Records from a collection
---------------

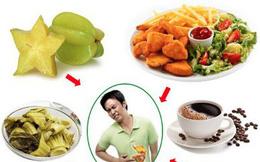 Ăn uống đúng cách khi bị viêm dạ dày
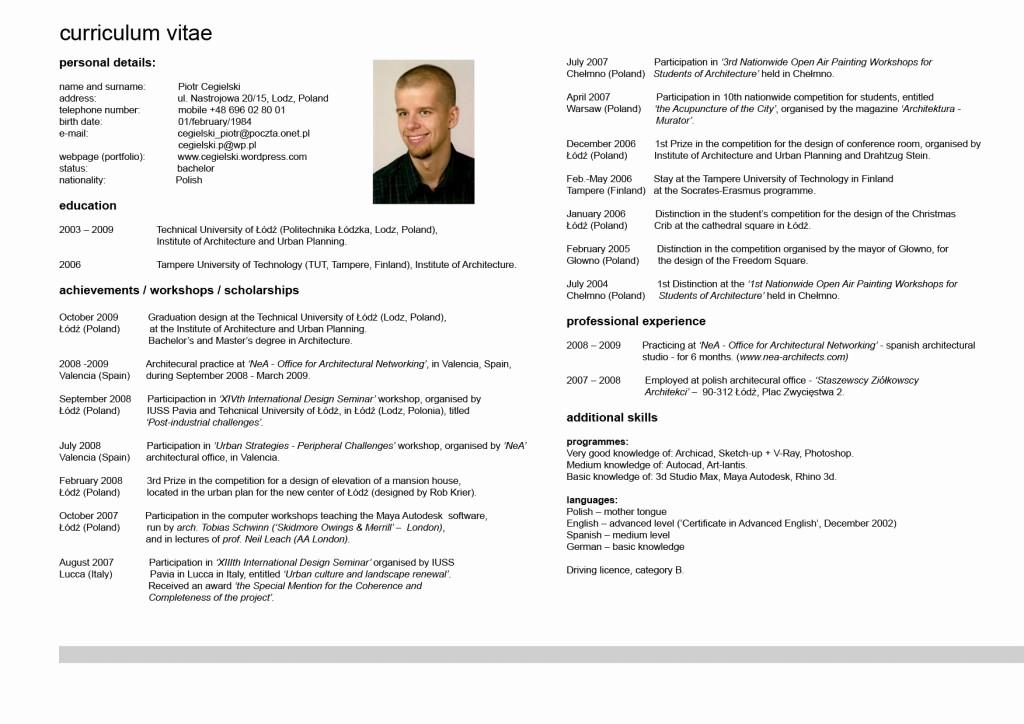 What is A Cv Word Inspirational Cv Resume Cv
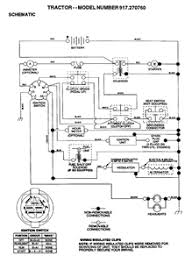craftsman lawn tractor wiring diagram wiring diagram wiring diagram for lawn mower ignition the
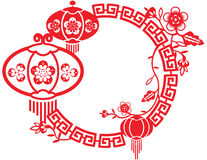 Chinese New Year and Mid Autumn Festival design. In red Stock Image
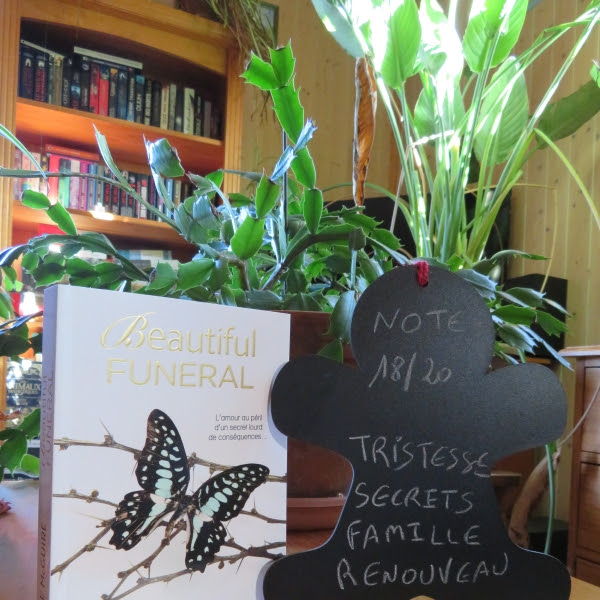 Les frères Maddox, tome 5 : Beautiful funeral de Jamie McGuire
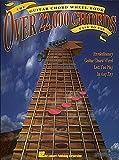 Die besten Hal Leonard Hal Leonard Corp. Hal Leonard Corp. Hal Leonard Corp. Hal Leonard Corp. Guitar Instruction Books - The Guitar Chord Wheel Book: Over 22,000 Chords! Bewertungen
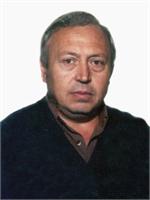 Romano Gulinelli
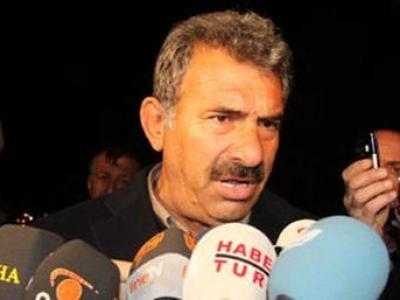 Kardeş Öcalan: Türkleri kızdırmayın!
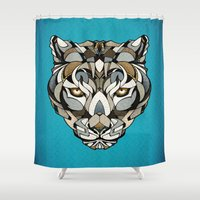 leopard Shower Curtains featuring Leopard by Andreas Preis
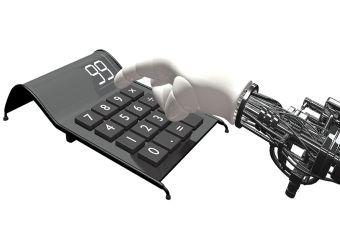 La Inteligencia Cognitiva y Artificial, un desafío para los publicistas y agencias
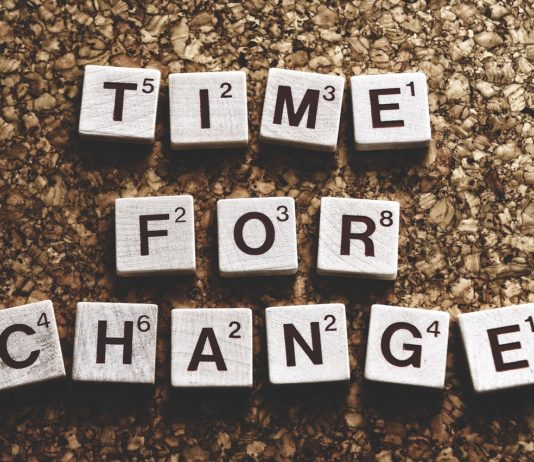 Act To Bring That Change In Your Life: Press The Positive Button
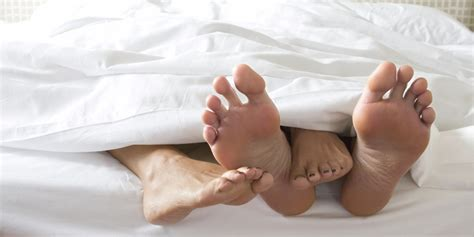 romantic couple in bed images why touch is so important in a loving marriage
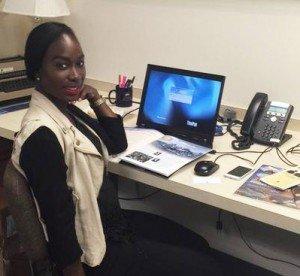 GBC Hire One Youth intern spotlight: Tynefa Mason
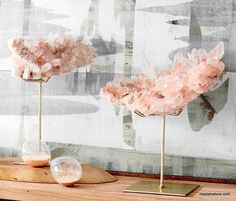 Display beautiful mineral specimens and other precious items at four different heights with these brass- plated iron display stands. Sold as a mixed casepack of four sizes. A low, elongated display stand has two prongs to hold longer mineral specimens.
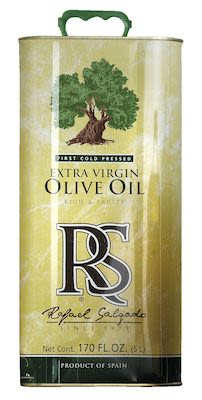 Rafael Salgado Extra Virgin Olive Oil 5 litre in tin-can.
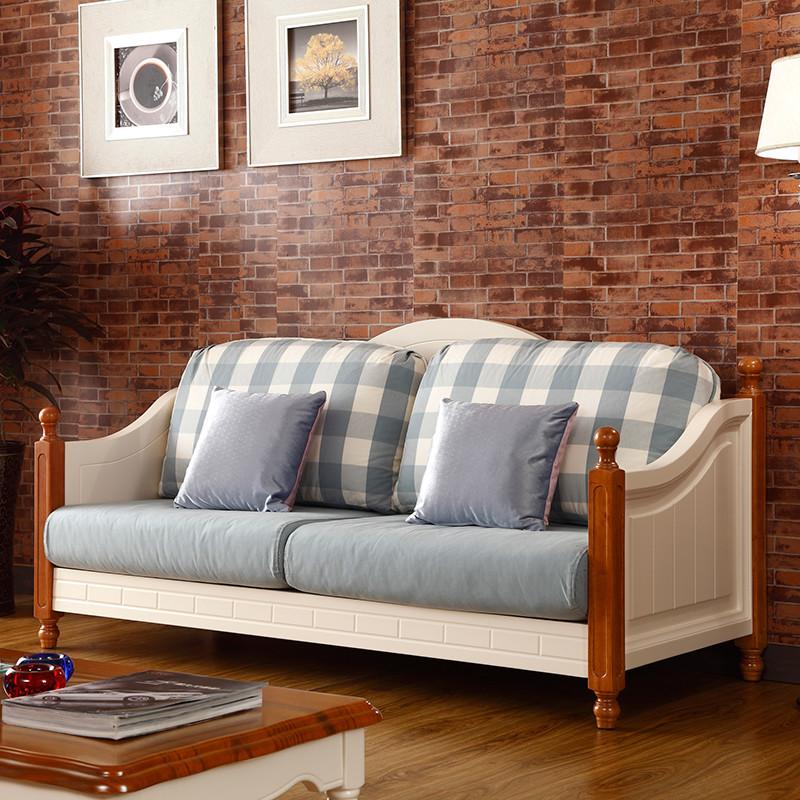 格杰 三位沙发二位沙发雕刻橡木多功能海绵美式乡村 沙发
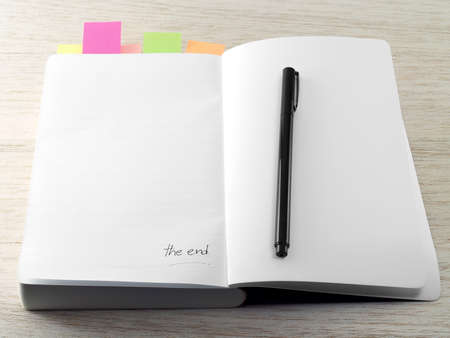 memoirs: The last page of diary, The end of memoirs in the past year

---------------

* [EXERCISE]:
Each entry should be output word for word, with no pictures carried over.

* [RESULT]:
 Ăn uống đúng cách khi bị viêm dạ dày
 What is A Cv Word Inspirational Cv Resume Cv
craftsman lawn tractor wiring diagram wiring diagram wiring diagram for lawn mower ignition the
 Chinese New Year and Mid Autumn Festival design. In red Stock Image
 Les frères Maddox, tome 5 : Beautiful funeral de Jamie McGuire
 Die besten Hal Leonard Hal Leonard Corp. Hal Leonard Corp. Hal Leonard Corp. Hal Leonard Corp. Guitar Instruction Books - The Guitar Chord Wheel Book: Over 22,000 Chords! Bewertungen
 Romano Gulinelli
 Kardeş Öcalan: Türkleri kızdırmayın!
 leopard Shower Curtains featuring Leopard by Andreas Preis
 La Inteligencia Cognitiva y Artificial, un desafío para los publicistas y agencias
 Act To Bring That Change In Your Life: Press The Positive Button
 romantic couple in bed images why touch is so important in a loving marriage
 GBC Hire One Youth intern spotlight: Tynefa Mason
 Display beautiful mineral specimens and other precious items at four different heights with these brass- plated iron display stands. Sold as a mixed casepack of four sizes. A low, elongated display stand has two prongs to hold longer mineral specimens.
 Rafael Salgado Extra Virgin Olive Oil 5 litre in tin-can.
 格杰 三位沙发二位沙发雕刻橡木多功能海绵美式乡村 沙发
 memoirs: The last page of diary, The end of memoirs in the past year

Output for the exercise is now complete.